Date(s) - Wednesday 03/03/2010
12:00 am - 2:00 am
Join the Sanctuary in welcoming author Scott Christianson for a multimedia presentation and spirited public discussion on the life and amazing rescue of captured fugitive slave, Charles Nalle. In an almost unimaginable act – and the most dramatic slave rescue in American history – Nalle was forcibly liberated by Harriet Tubman and hundreds of protesters on April 27, 1860 in our own Troy, New York.
(Update: Artist Mark Priest will no longer be able to attend this event. Sorry for the last-minute change!)
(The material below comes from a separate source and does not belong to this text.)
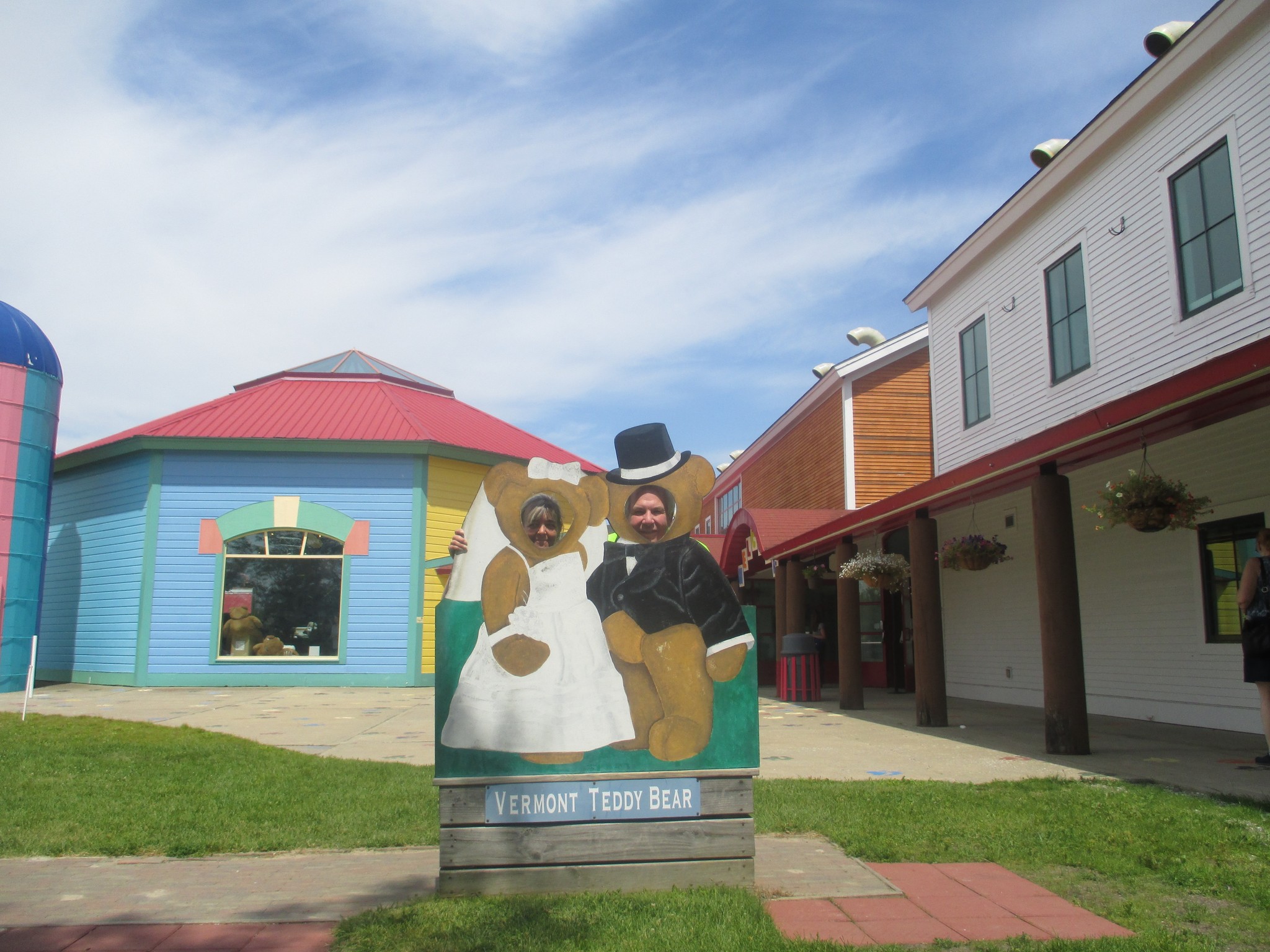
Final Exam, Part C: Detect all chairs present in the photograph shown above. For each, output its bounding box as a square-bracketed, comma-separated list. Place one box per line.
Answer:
[277, 648, 300, 655]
In his book, Christianson follows Nalle from his enslavement in Virginia through his escape via the Underground Railroad to his experiences in the North on the eve of the Civil War. Christianson also presents a richly detailed look at slavery culture in antebellum Virginia, and probes the deepest political and psychological aspects of this epic tale. His account underscores fundamental questions about racial inequality, the rule of law, civil disobedience, and violent resistance to slavery in the antebellum North and South.
Christianson – who spent 18 years reconstructing Nalle’s life and escape from slavery, the operation of the Underground Railroad, and the riots that pitted an interracial mob of local abolitionists against armed pro-slavery forces – will be joined by the book’s illustrator, renowned African American artist Mark Priest, who spent several years reconstructing the incident in a series of emotional and monumental paintings.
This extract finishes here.